$P(x): x ≤ 0,$
$Q(x): $x^2$ = 1,$
$R(x): x $ is odd,
$S(x): x = x + 1.$
Statement:
$∀x ∈ Z, S(x) → R(x) \;\;\;\;\;\;\;\;\;\;\;\;\;\;\;\;(1)$
$∃x ∈ Z$ such that $Q(x) ∧ ∼ R(x) \;\;(2)$
$∃x ∈ Z$ such that $P(x) → S(x) \;\;\;\;(3)$
I try to let $x$ in $S(x)$ is even and odd to prove $S(x) → R(x)$, $x = (2n+1) + 1 =2n +2$ this is an even, so this statement is false?
The true set of $Q(x)$ is $\{-1, 1\}$, the set is not satisfactory for $~R(x)$, because $~R(x)$ is an even.

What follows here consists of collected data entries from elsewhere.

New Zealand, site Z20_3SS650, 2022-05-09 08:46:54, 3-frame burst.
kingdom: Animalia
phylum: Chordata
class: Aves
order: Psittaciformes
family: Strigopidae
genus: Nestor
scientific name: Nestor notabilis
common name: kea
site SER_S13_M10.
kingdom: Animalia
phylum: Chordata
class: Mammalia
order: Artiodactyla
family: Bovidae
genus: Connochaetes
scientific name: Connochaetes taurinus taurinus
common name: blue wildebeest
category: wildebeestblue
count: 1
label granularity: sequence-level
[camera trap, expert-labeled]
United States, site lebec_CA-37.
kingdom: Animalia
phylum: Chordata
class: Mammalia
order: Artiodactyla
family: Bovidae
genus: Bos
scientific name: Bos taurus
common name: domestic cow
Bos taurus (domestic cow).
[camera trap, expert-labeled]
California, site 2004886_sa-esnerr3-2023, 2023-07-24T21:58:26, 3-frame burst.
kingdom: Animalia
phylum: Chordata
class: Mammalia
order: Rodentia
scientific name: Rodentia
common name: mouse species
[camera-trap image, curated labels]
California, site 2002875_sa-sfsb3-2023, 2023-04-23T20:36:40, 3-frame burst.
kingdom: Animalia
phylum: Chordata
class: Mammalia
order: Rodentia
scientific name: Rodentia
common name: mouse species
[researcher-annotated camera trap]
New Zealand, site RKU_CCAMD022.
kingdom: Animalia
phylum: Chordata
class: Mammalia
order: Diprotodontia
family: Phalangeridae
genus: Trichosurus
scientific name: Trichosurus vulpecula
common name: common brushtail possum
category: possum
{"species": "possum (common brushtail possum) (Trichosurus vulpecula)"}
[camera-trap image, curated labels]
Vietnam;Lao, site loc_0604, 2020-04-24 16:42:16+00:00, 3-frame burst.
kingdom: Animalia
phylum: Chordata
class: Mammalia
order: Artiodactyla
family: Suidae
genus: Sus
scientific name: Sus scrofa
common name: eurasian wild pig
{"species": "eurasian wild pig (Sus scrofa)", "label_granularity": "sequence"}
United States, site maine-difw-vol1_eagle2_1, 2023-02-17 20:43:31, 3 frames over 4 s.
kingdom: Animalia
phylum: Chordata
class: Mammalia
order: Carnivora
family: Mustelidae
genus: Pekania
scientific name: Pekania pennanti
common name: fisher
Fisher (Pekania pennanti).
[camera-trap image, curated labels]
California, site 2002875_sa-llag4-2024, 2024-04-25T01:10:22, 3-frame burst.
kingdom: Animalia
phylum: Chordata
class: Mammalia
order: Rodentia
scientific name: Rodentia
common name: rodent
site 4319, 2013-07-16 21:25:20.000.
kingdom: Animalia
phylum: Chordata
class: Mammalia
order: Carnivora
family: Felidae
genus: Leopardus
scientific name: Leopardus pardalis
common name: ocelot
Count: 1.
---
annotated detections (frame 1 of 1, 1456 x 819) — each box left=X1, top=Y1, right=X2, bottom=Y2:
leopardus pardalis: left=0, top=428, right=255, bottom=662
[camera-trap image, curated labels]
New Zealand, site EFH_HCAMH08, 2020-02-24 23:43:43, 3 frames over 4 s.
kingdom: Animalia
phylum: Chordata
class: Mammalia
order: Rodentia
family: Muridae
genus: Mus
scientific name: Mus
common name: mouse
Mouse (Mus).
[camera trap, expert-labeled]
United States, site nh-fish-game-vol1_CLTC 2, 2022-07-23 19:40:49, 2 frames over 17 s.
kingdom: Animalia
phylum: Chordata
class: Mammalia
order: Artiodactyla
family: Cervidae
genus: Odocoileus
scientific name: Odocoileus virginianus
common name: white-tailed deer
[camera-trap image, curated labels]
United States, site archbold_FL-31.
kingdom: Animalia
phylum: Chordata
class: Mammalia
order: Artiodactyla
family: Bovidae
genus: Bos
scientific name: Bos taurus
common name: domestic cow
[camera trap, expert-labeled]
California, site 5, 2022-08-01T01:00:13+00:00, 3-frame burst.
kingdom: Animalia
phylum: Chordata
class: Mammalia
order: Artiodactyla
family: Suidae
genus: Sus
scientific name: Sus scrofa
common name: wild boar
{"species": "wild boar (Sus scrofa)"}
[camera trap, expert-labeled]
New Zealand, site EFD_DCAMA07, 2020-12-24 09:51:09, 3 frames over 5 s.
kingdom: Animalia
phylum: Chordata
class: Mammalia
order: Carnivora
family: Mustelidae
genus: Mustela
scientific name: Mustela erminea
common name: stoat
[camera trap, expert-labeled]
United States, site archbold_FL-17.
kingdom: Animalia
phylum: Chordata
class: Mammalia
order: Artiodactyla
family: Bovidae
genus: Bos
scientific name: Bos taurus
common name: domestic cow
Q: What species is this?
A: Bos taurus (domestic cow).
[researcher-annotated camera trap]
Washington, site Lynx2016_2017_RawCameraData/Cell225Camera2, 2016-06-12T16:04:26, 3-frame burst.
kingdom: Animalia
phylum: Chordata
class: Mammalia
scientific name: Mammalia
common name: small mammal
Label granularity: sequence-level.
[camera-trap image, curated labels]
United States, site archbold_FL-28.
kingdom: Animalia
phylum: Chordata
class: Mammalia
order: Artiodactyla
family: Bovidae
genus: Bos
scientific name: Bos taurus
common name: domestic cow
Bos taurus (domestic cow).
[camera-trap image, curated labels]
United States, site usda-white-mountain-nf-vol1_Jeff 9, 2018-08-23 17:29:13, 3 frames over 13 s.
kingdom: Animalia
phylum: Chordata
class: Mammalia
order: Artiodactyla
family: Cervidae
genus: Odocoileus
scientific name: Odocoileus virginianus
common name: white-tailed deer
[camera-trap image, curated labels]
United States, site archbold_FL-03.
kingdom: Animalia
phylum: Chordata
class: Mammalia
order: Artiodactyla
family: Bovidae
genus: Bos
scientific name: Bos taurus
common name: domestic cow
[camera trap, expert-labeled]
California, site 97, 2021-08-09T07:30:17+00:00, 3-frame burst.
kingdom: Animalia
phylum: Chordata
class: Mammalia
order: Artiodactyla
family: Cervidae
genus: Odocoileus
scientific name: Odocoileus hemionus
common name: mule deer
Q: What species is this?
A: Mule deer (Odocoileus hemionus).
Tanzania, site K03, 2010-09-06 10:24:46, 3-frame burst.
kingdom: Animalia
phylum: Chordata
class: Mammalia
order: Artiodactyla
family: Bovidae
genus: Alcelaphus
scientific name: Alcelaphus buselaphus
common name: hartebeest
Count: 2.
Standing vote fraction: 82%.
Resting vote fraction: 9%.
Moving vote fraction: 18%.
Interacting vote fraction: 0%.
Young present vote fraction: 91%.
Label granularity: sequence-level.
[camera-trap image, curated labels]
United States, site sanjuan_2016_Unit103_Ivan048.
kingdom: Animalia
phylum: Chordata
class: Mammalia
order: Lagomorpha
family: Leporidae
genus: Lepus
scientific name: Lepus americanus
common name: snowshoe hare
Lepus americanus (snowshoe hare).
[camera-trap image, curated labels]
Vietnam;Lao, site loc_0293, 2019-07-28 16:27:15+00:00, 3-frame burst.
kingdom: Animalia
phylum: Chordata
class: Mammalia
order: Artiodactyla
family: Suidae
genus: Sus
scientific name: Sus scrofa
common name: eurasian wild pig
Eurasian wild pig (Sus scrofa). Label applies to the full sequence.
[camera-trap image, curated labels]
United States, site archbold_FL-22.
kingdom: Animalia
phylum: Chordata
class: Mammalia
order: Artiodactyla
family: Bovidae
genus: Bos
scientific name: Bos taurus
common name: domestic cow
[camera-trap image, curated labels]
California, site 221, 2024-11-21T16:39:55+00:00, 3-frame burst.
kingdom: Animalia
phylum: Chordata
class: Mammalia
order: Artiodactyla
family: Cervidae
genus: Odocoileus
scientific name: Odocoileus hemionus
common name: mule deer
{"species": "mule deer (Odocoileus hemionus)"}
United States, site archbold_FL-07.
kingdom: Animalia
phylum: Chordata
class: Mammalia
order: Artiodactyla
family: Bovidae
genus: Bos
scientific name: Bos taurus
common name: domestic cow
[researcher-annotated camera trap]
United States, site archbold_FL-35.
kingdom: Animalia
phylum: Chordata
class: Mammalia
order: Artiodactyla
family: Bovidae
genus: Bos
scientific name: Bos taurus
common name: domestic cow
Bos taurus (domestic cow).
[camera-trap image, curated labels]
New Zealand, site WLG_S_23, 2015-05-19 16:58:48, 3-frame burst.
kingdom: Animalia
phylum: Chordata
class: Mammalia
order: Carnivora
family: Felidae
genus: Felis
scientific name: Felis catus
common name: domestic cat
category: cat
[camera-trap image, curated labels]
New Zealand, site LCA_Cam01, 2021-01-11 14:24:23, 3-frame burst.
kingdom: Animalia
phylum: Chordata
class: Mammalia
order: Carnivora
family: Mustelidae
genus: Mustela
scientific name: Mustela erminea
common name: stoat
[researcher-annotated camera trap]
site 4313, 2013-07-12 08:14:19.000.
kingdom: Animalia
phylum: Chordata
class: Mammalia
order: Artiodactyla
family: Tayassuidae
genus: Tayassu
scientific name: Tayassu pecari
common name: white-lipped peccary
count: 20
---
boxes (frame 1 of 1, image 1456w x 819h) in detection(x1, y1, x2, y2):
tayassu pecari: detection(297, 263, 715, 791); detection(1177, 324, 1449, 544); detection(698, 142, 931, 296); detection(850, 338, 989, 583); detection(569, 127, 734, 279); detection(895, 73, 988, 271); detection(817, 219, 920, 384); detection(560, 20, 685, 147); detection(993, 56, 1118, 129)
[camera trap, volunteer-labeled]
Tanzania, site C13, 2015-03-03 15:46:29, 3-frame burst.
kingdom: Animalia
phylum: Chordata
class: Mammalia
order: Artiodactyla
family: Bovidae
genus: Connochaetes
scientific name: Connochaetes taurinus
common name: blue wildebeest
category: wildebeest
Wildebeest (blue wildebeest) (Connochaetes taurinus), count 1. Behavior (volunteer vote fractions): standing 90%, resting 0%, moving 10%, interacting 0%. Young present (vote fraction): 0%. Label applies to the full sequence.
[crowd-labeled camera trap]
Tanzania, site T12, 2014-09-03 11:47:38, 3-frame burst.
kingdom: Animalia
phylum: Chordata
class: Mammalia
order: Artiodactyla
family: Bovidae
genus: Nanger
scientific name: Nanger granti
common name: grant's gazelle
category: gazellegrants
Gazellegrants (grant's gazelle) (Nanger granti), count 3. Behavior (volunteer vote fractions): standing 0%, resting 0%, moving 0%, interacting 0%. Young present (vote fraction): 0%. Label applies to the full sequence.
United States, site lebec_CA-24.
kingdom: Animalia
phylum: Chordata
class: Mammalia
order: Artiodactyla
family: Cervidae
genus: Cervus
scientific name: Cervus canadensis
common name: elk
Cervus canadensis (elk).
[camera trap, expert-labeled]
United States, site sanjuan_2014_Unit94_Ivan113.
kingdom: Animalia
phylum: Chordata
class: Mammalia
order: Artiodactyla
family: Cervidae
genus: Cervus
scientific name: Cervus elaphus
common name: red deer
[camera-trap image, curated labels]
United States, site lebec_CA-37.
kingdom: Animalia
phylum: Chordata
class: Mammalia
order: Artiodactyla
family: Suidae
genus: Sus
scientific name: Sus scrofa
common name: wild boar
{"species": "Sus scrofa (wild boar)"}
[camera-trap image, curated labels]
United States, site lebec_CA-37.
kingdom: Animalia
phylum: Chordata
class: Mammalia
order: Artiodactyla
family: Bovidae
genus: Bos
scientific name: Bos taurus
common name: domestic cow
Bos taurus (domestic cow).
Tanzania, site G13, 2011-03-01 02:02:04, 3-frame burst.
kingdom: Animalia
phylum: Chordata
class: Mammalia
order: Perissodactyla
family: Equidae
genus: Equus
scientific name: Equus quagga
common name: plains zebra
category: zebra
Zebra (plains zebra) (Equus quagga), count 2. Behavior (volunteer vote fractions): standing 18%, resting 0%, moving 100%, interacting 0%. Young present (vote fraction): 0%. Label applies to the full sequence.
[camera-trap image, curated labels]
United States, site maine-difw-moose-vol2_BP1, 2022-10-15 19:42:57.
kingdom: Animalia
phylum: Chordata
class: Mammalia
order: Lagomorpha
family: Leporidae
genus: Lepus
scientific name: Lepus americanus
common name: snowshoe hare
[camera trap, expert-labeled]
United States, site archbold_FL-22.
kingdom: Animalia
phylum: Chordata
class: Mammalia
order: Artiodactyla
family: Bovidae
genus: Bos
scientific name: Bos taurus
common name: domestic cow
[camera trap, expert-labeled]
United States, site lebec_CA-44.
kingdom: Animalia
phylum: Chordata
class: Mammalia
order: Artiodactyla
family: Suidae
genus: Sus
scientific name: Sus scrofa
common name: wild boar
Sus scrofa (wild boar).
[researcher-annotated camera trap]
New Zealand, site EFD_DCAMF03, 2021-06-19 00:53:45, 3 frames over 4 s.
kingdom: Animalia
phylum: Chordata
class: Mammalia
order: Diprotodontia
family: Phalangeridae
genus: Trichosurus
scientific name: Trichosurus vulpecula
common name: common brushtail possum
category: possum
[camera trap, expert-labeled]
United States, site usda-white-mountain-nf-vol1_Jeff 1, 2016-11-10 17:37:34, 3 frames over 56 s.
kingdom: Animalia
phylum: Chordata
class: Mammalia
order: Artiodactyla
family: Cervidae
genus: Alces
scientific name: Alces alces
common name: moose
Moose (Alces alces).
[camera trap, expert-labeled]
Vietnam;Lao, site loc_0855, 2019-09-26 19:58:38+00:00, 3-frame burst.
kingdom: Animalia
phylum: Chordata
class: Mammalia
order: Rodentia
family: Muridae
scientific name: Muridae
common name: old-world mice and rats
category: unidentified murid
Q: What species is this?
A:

Thus this is false.
I have no idea about this one, I find $P(x)\leq 0$, but there no result is satisfactory for $S(x)$, so this is false..?
The first statement, $$∀x ∈ Z, S(x) → R(x)$$ is true because $S(x)$ is always false.
You are correct on the second one.
The third statement is also true. You may pick $x=2$ for example.